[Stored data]

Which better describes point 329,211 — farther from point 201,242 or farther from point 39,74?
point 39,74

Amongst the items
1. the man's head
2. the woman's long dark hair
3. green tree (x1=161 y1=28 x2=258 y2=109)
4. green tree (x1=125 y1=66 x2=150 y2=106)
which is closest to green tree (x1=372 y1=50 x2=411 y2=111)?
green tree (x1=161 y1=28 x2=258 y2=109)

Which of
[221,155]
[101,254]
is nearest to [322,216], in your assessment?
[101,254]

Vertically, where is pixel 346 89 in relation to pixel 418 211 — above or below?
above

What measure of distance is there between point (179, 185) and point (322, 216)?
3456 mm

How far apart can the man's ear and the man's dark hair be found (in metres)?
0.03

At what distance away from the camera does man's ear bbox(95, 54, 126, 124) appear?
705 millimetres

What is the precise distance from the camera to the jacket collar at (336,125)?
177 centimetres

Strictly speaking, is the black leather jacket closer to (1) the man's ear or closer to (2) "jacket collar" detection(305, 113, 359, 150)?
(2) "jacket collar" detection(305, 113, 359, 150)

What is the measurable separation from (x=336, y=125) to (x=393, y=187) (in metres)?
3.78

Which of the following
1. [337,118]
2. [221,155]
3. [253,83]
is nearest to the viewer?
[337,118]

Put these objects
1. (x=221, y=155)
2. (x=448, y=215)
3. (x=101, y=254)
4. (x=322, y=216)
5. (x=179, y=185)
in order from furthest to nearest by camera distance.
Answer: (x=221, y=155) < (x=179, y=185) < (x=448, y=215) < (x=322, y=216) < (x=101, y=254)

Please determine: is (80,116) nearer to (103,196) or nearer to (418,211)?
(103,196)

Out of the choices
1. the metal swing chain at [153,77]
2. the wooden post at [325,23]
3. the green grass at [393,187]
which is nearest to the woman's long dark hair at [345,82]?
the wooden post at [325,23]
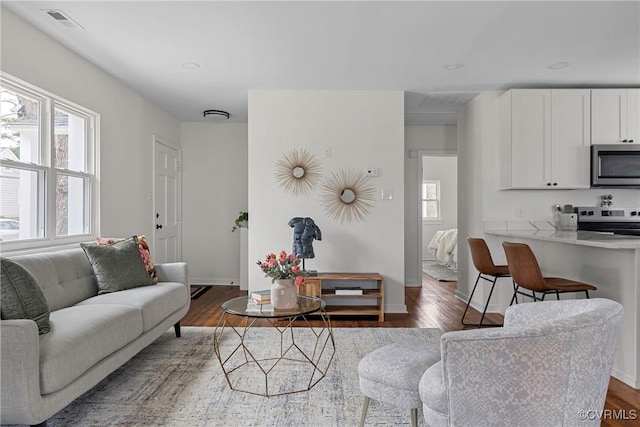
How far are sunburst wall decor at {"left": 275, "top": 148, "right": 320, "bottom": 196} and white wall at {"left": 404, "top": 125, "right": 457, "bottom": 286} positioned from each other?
2142mm

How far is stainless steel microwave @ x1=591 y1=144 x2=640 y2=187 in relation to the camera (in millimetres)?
4047

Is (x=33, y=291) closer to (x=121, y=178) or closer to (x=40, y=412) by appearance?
(x=40, y=412)

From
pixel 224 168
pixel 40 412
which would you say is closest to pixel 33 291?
pixel 40 412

#### [What to work on]
With pictures omitted, reproduce exactly the lines from the line containing "What is the precise" through the end of the data above.

#### [Exercise result]
What is the precise distance from the camera to the jacket collar at (336,125)?
177 centimetres

Strictly speaking, is the black leather jacket closer to (1) the man's ear or closer to (2) "jacket collar" detection(305, 113, 359, 150)?
(2) "jacket collar" detection(305, 113, 359, 150)

What is the measurable separation from (x=336, y=125) to (x=393, y=187) (in metres)?
3.78

Which of the following
1. [337,118]
2. [221,155]
3. [253,83]
is nearest to the viewer?
[337,118]

Put these objects
1. (x=221, y=155)
2. (x=448, y=215)
3. (x=101, y=254)
4. (x=322, y=216)
5. (x=179, y=185)
in order from furthest to nearest by camera distance.
Answer: (x=221, y=155) < (x=179, y=185) < (x=448, y=215) < (x=322, y=216) < (x=101, y=254)

Please determine: is (80,116) nearer to (103,196) or nearer to (418,211)?
(103,196)

Out of the choices
1. the metal swing chain at [153,77]
2. the wooden post at [325,23]
3. the green grass at [393,187]
which is nearest to the woman's long dark hair at [345,82]?
the wooden post at [325,23]
How far are sunburst wall decor at {"left": 275, "top": 148, "right": 320, "bottom": 196} and white wall at {"left": 404, "top": 125, "right": 457, "bottom": 286} positioned from each other?
2142mm

How far is stainless steel microwave @ x1=591 y1=144 x2=640 y2=187 in relation to the camera (in millimetres)?
4047

Is (x=33, y=291) closer to (x=121, y=178) or closer to (x=40, y=412) by appearance?
(x=40, y=412)

From
pixel 224 168
pixel 40 412
which would you say is closest to pixel 33 291?
pixel 40 412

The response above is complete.